4) This is the part all the guests like doing. Turning the blocks on the other wood lathe. In fact we had 8 blocks ready to turn and had to get 4 more ready because the guests did not want to stop. As the block turns wood chisels are used to chip off the excess wood to turn the octagon into a cylinder. As a finishing touch we sand the cylinder to make it smooth.

Wayne Riker turning a block into a roller. Randy Riker watching his father. Carolyn Haupert turning a roller.

5) The last step is to assemble the rollers. Steve puts a metal into the cylinder, slides an end plate on each side and attaches the end plate to the cylinder with special locking screws. It is now a roller! The new roller is then taken out onto the track and replaces a worn roller. Nobody likes this part. It requires walking down the hill carrying a heavy roller, putting it into brackets on the track, greasing it so it will turn and generally getting grease on your hands, then walking up the hill. Not fun!!!

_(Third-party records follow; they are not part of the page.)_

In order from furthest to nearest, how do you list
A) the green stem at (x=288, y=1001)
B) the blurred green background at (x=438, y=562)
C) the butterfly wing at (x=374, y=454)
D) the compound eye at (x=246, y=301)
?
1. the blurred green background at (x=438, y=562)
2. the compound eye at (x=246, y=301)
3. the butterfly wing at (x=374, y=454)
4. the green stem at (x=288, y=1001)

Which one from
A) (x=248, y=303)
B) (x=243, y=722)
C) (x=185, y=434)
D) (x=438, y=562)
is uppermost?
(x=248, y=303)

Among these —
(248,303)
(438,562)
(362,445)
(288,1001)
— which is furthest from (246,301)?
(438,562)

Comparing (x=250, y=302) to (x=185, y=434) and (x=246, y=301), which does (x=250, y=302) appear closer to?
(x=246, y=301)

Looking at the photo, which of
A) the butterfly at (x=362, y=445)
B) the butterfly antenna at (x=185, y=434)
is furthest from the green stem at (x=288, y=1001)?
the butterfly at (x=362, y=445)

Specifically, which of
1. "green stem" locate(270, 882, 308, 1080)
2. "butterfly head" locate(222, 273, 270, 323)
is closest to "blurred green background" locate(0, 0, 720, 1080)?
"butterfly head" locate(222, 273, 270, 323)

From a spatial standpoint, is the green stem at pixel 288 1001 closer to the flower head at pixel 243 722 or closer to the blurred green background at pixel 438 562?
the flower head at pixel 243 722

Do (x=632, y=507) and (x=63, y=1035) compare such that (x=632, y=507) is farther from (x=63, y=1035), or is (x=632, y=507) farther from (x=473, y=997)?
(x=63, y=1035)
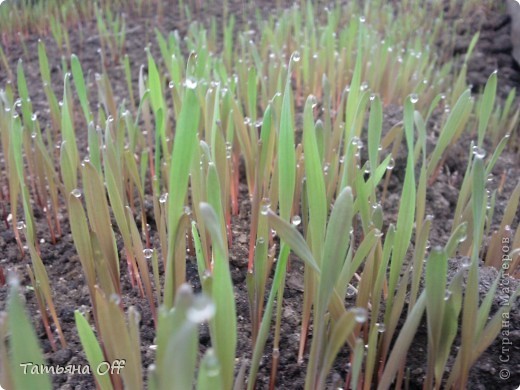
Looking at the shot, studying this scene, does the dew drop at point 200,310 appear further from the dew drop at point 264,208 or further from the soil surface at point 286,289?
the soil surface at point 286,289

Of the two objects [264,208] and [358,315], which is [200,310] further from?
[264,208]

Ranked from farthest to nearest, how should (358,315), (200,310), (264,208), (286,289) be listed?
(286,289), (264,208), (358,315), (200,310)

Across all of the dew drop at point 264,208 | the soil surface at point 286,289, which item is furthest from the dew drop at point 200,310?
the soil surface at point 286,289

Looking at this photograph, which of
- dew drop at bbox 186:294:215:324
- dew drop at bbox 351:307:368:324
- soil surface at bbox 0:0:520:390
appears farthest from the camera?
soil surface at bbox 0:0:520:390

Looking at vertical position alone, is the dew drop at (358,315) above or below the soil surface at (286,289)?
above

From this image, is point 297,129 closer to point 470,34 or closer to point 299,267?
point 299,267

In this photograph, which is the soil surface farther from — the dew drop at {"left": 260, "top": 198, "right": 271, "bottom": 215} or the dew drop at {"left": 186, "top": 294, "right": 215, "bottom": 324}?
the dew drop at {"left": 186, "top": 294, "right": 215, "bottom": 324}

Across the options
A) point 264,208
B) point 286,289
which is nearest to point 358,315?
point 264,208

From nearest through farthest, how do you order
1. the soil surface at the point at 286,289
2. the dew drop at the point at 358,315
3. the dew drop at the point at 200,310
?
the dew drop at the point at 200,310
the dew drop at the point at 358,315
the soil surface at the point at 286,289

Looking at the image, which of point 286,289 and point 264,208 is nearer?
point 264,208

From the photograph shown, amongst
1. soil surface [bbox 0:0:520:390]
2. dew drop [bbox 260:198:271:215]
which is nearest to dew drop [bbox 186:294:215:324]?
dew drop [bbox 260:198:271:215]

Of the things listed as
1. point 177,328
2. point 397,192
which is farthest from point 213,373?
point 397,192
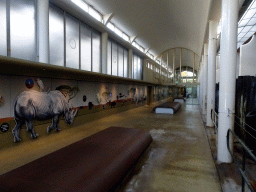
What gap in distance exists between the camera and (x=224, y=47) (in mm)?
4754

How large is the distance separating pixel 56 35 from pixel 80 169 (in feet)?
26.7

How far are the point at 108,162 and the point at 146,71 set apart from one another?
23281 mm

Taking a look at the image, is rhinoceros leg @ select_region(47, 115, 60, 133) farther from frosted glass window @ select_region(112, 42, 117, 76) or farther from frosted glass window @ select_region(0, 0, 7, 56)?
frosted glass window @ select_region(112, 42, 117, 76)

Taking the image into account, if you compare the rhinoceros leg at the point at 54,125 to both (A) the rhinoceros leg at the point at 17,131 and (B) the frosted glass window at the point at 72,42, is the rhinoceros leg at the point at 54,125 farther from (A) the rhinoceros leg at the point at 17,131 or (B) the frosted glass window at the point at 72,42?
(B) the frosted glass window at the point at 72,42

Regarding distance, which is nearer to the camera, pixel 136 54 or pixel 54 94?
pixel 54 94

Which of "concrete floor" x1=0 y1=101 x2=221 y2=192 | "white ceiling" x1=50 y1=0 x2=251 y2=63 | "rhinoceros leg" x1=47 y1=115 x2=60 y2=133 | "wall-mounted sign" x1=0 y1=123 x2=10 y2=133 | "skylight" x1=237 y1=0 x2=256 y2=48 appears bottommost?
"concrete floor" x1=0 y1=101 x2=221 y2=192

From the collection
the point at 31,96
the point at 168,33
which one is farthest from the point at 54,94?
the point at 168,33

End plate on the end of the roller.

Steve Schadle is operations manager of the Fenelon Place Elevator. This means he does not get paid so we had to give him a fancy title. After all he should have known better than to marry into a family of all women owning an historic building needing lots of maintenance.

The actors

Looking up from the north car in the middle of the track.
The view looking up from the north car. The rollers protect the cables from rubbing against the ties and ground.

A view of the track from the top looking down. This where the rollers go went after they are put together.